[Work request]
Restate the data exactly as given and keep the pictures out.

[Input data]
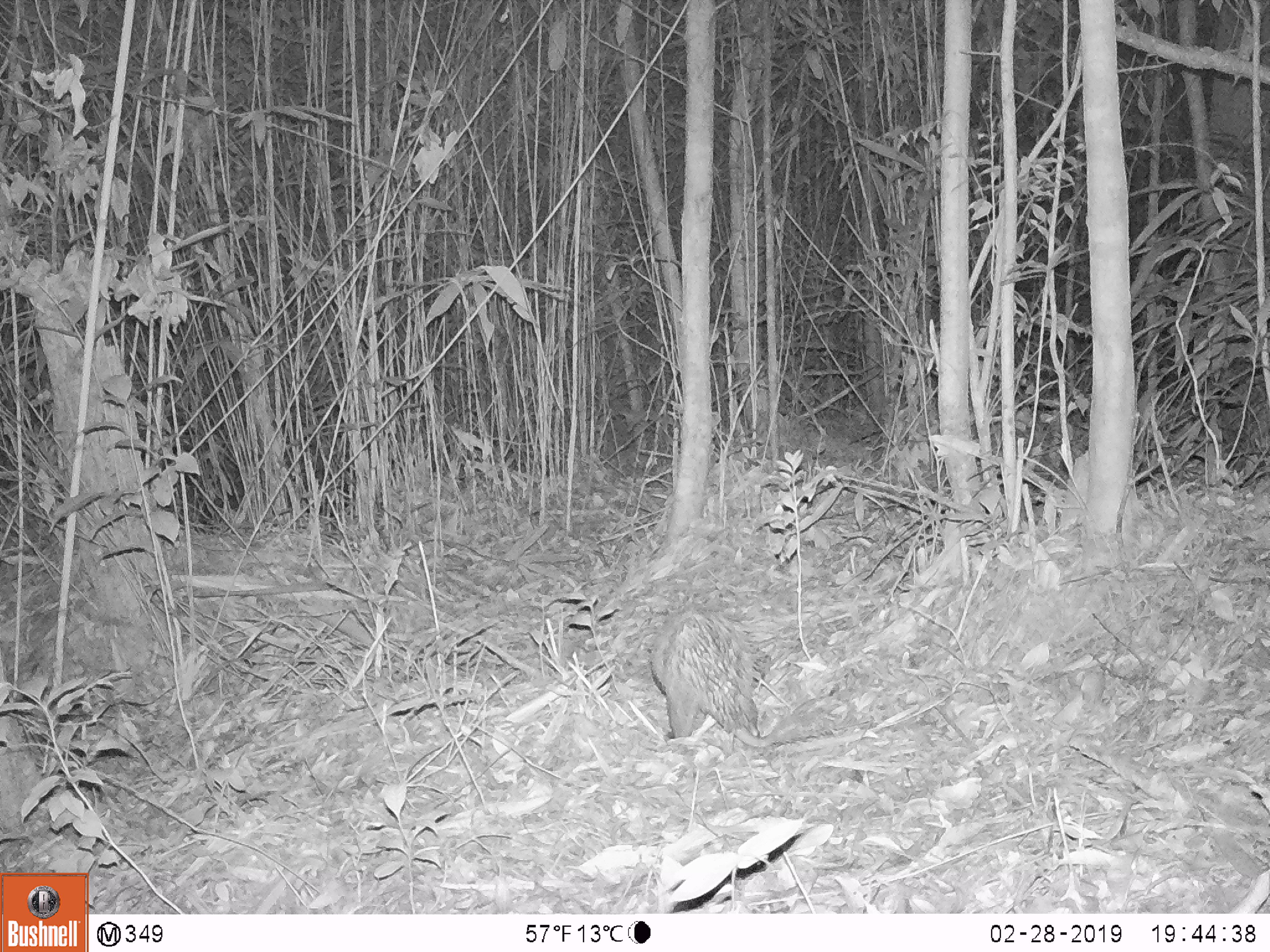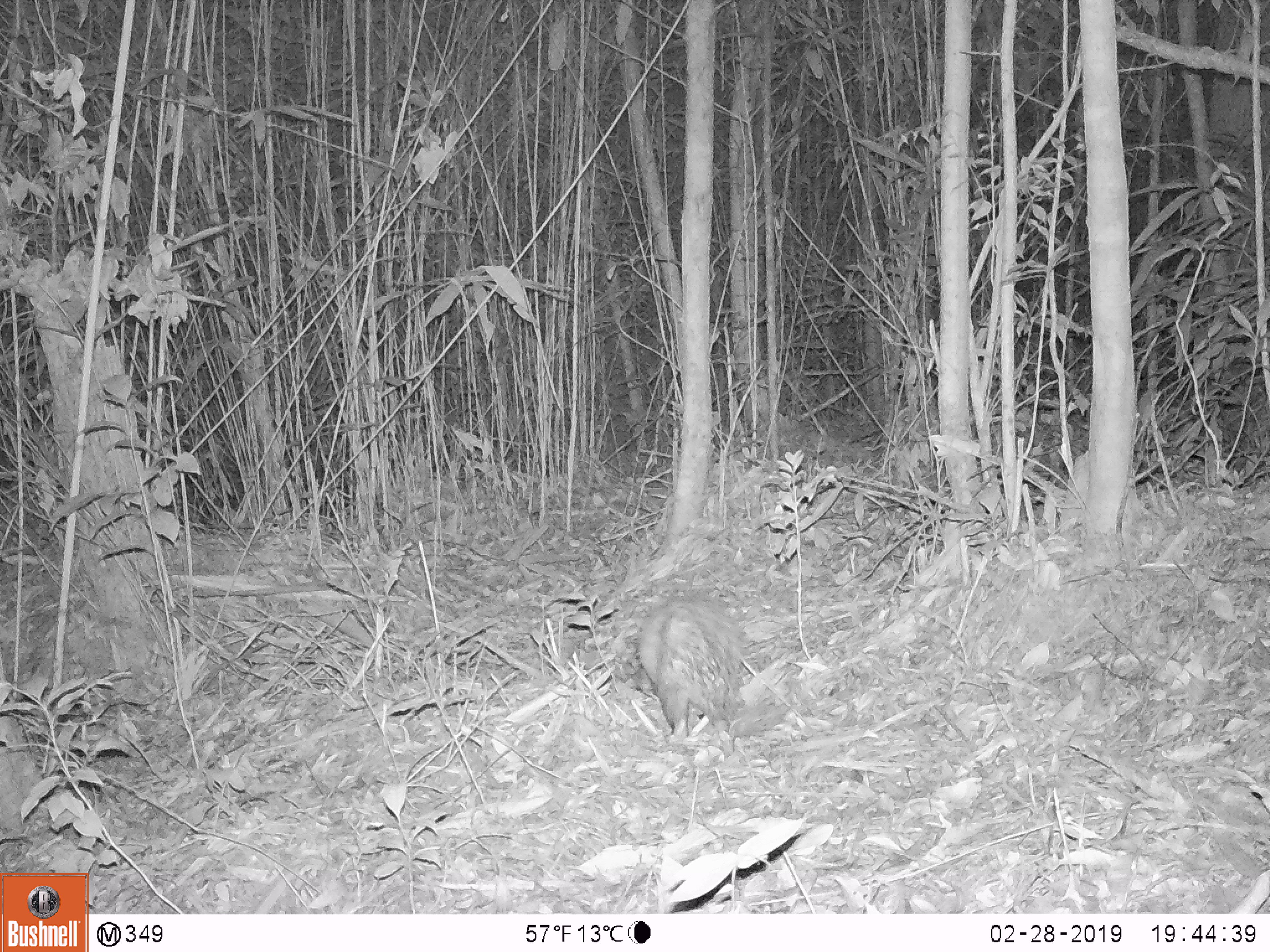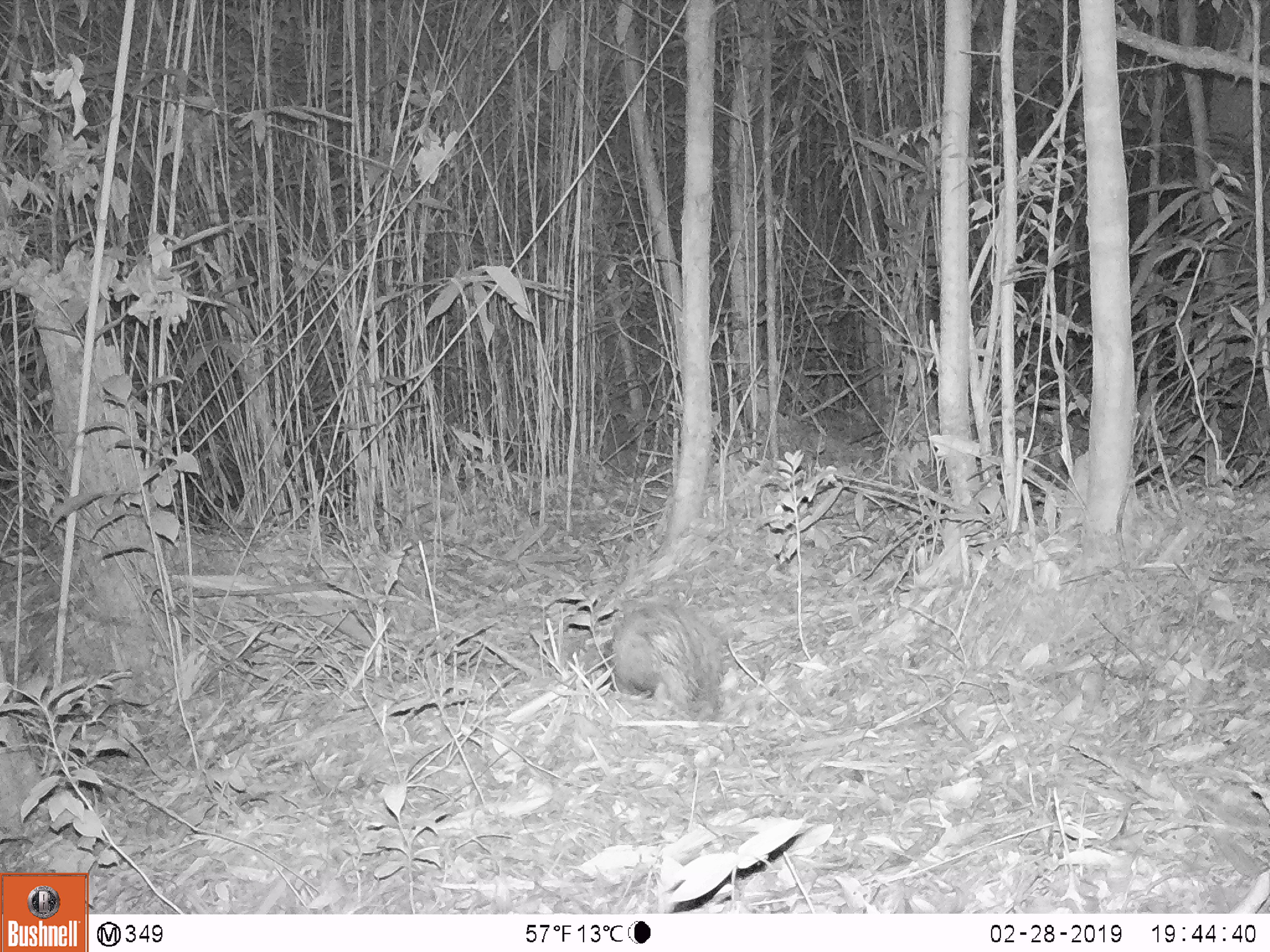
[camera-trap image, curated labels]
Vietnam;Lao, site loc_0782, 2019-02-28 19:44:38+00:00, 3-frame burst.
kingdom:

[Task result]
[camera-trap image, curated labels]
Vietnam;Lao, site loc_0782, 2019-02-28 19:44:38+00:00, 3-frame burst.
kingdom:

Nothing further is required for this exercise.